Reprised | Excerpt 1: Intro

I think this is my first memory of automatic sliding doors. 

There were two sets, and once we walked past both we stood in the entrance of the hospital. We probably stood there only for a few seconds, but I remember it feeling like minutes.

I also remember a sense of confusion because I wasn't able to understand exactly what was happening. I must have been 4 or 5 years old at the time. I held my dad's hand and stood by his side, clueless.

When I think about that day I picture it like a children's book I used to read. The illustrations didn't show the adults faces because they were so much taller than the kids, and the picture got cut off right around the grownups midriff.

That's exactly how I imagine it being when I try to recall what things were like that day. People walking around with half-bodies, because I don't remember anything above waist height. I don't know why I didn't just look up.

That whole memory feels a little blurry. I don't think I fully grasped the idea of it being real because even now it feels dream like.

I remember hearing a rush of noise spilling towards our direction. It quickly gained speed and volume as it drew closer. It felt something like a subway train approaching the platform. The chaos gained momentum and I saw a cluster of people hovering around and speeding down the corridor with a stretcher. It pushed towards, and then blew right past us.

That was my moment of realization. That was when I understood that this was absolutely real and happening right in front of me, because when they rushed the stretcher past us I remember seeing her eyes fighting to stay open. That scene felt like it was taken out of a movie. She was brought through in the blink of an eye, but the moment she went right past us felt like it happened in super slow motion. She was covered with white sheets and they were covered in blood.

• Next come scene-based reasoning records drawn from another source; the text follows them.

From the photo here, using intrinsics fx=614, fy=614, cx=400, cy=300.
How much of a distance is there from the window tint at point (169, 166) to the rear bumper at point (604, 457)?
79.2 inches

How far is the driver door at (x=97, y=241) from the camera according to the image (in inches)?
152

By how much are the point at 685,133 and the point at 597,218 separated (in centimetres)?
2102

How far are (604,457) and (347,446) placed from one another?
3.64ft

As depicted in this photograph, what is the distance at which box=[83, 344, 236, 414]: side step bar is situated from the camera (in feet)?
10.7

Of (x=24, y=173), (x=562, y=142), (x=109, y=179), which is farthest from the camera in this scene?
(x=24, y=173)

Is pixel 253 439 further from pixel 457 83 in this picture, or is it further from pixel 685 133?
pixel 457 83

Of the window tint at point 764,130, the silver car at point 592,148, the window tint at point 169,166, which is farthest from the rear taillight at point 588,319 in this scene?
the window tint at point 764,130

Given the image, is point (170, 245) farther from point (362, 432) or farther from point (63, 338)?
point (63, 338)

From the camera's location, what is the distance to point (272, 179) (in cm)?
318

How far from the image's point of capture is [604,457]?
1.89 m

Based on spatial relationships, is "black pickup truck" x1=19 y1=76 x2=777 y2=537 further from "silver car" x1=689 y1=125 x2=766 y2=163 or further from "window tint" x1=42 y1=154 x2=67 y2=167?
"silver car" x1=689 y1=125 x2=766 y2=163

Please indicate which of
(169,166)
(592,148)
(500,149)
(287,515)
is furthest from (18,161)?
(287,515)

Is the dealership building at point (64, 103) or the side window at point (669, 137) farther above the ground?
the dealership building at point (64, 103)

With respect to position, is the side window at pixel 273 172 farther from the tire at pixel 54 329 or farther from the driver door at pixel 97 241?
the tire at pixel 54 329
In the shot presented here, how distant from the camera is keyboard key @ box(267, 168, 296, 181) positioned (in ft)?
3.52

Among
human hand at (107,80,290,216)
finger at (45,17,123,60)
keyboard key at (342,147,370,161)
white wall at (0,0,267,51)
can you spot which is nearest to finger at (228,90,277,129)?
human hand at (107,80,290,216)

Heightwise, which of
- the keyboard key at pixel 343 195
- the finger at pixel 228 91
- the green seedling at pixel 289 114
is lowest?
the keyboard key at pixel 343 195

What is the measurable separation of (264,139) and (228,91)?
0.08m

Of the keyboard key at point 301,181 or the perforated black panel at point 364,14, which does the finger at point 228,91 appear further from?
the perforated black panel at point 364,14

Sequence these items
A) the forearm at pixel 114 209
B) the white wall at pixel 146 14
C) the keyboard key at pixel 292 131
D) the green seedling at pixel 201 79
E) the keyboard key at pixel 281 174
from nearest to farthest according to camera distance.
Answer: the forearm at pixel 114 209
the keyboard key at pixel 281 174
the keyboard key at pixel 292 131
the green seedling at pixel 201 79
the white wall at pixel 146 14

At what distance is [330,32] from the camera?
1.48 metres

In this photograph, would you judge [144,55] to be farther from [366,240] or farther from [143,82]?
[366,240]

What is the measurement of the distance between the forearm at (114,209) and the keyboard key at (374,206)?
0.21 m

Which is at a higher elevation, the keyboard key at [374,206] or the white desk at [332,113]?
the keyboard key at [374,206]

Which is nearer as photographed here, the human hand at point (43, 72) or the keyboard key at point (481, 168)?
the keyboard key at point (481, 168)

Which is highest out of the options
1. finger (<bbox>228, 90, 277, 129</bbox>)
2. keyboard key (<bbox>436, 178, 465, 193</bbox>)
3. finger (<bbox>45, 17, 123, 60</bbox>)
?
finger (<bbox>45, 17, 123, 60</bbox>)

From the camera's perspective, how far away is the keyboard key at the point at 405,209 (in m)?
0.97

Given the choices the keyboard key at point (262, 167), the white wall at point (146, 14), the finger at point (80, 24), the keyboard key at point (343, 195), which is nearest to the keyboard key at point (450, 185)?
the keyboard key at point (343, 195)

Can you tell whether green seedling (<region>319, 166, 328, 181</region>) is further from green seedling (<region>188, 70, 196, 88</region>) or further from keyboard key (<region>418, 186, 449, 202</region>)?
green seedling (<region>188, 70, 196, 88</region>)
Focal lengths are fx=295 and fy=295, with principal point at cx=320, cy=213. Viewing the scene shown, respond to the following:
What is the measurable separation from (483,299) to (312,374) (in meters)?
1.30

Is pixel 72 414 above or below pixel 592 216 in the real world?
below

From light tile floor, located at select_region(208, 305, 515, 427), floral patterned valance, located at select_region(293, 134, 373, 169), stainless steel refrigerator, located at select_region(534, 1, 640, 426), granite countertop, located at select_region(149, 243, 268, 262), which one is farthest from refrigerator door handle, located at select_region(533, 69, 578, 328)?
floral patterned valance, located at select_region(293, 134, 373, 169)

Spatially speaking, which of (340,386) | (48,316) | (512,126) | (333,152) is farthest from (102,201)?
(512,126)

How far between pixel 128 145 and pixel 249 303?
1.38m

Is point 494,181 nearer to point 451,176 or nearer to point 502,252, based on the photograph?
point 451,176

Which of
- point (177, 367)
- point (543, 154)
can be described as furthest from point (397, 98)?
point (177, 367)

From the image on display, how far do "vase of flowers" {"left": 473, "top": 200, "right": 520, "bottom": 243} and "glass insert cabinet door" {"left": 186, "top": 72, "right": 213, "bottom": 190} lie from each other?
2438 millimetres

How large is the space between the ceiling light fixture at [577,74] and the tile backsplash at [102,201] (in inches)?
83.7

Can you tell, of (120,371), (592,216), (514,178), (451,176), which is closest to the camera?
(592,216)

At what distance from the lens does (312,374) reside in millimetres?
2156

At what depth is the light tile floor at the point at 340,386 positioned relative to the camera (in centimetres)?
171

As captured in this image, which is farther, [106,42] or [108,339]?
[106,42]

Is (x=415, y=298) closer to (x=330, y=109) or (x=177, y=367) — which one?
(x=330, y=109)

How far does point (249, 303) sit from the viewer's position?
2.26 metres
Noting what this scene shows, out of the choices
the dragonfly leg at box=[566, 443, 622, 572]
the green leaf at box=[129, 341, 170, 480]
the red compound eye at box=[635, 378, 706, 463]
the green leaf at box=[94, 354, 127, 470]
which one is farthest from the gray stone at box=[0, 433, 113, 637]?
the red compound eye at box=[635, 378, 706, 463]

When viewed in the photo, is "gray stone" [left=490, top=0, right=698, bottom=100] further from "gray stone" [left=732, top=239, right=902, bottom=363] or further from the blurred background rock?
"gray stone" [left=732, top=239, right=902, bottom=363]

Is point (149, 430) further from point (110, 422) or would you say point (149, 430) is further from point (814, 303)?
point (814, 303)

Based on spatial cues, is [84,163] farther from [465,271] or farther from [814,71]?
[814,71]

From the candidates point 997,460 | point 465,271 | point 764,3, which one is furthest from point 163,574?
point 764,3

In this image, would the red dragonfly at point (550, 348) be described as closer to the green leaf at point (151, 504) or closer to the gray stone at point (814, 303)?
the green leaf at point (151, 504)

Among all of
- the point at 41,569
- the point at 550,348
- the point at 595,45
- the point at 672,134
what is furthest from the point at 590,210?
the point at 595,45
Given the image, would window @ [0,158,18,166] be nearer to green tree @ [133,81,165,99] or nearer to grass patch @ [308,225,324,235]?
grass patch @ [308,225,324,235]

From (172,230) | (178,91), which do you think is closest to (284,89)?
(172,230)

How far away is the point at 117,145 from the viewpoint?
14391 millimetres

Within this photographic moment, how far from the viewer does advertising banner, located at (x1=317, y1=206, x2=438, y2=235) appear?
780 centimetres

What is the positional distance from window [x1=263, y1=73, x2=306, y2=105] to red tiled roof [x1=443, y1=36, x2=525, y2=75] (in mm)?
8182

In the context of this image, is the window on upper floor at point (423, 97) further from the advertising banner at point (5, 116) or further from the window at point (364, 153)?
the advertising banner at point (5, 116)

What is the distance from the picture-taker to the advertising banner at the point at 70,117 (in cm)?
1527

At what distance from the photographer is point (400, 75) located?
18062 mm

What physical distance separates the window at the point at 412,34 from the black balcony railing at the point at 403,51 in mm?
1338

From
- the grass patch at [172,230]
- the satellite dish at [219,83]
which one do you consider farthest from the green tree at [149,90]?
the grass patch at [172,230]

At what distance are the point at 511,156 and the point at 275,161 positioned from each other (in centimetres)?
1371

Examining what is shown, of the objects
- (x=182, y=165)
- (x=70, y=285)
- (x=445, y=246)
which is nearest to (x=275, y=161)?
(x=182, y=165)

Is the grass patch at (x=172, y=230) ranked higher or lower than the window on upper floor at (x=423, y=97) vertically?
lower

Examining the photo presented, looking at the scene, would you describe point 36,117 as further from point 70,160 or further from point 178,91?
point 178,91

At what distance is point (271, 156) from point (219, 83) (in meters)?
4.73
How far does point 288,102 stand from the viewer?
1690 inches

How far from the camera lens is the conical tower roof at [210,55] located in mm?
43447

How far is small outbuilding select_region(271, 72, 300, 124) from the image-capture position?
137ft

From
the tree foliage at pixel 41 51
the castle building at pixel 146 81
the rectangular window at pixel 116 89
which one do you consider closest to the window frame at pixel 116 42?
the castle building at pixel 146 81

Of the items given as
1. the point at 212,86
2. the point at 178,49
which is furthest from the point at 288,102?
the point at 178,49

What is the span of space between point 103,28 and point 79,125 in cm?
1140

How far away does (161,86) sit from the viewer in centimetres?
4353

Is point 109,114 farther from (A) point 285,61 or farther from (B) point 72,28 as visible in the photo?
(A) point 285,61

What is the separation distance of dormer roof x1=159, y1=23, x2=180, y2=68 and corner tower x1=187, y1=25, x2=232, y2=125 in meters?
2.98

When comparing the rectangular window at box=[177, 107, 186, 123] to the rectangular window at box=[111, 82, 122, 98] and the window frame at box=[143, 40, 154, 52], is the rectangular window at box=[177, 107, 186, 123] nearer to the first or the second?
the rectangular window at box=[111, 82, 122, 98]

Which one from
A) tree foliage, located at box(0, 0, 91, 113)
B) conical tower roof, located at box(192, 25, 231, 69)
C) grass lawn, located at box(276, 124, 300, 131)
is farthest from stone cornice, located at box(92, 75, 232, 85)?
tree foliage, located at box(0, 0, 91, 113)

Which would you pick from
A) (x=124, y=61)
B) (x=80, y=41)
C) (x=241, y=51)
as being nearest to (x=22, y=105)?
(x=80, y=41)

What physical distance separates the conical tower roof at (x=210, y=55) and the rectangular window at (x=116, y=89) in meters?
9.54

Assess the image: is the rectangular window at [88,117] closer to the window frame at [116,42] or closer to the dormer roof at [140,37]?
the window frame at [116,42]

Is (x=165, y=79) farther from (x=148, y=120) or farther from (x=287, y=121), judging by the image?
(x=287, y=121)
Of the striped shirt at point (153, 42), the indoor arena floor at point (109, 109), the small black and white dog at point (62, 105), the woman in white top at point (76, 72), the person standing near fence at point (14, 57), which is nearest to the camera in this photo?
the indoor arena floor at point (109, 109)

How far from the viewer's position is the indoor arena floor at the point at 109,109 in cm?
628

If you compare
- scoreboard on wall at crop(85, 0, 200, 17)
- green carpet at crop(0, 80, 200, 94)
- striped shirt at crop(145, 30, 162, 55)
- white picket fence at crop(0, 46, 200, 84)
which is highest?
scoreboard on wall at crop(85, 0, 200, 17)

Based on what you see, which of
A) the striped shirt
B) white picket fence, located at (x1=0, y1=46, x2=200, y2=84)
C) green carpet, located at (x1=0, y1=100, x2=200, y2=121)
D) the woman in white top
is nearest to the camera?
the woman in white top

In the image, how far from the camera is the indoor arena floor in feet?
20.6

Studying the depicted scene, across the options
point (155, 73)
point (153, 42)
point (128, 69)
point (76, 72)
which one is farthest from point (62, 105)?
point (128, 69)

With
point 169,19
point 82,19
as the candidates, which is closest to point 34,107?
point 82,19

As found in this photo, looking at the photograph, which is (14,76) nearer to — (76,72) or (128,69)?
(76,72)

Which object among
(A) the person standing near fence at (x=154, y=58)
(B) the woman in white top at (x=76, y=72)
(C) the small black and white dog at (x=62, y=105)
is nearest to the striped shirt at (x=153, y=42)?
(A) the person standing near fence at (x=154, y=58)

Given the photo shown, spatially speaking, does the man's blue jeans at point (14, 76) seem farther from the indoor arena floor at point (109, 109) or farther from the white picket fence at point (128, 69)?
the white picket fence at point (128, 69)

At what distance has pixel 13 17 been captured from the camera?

It feels surreal reflecting on the memory right now; I can only imagine how unbelievable it must have felt in that instance. The last thing I remember about that day is her being rolled away and someone telling my dad and I to sit in the waiting room. I don't remember anything that happened after that. Not that day, not when she was released from the hospital, none of the events that followed.

I do have a faint memory of being home with my dad when the phone rang before this all happened. Someone called to say that my mom had been in an accident. I'm not sure if it was the police, the hospital or a relative. It's as if that call and us standing in front of the hospital doors were directly subsequent events. As if there are no points in time that existed between those two. Like we teleported from one setting to the next.

I don't remember much from that era of my life, I was still pretty young, so it came as a surprise when I randomly recalled that day. That memory had been tucked away in my head somewhere and over the years layers upon layers of other thoughts had been piled over top. The only reason it resurfaced now is this déjà vu feeling I got when my mom was being rolled out on the stretcher today. About a quarter century later, but a part of me still felt just as helpless and bewildered.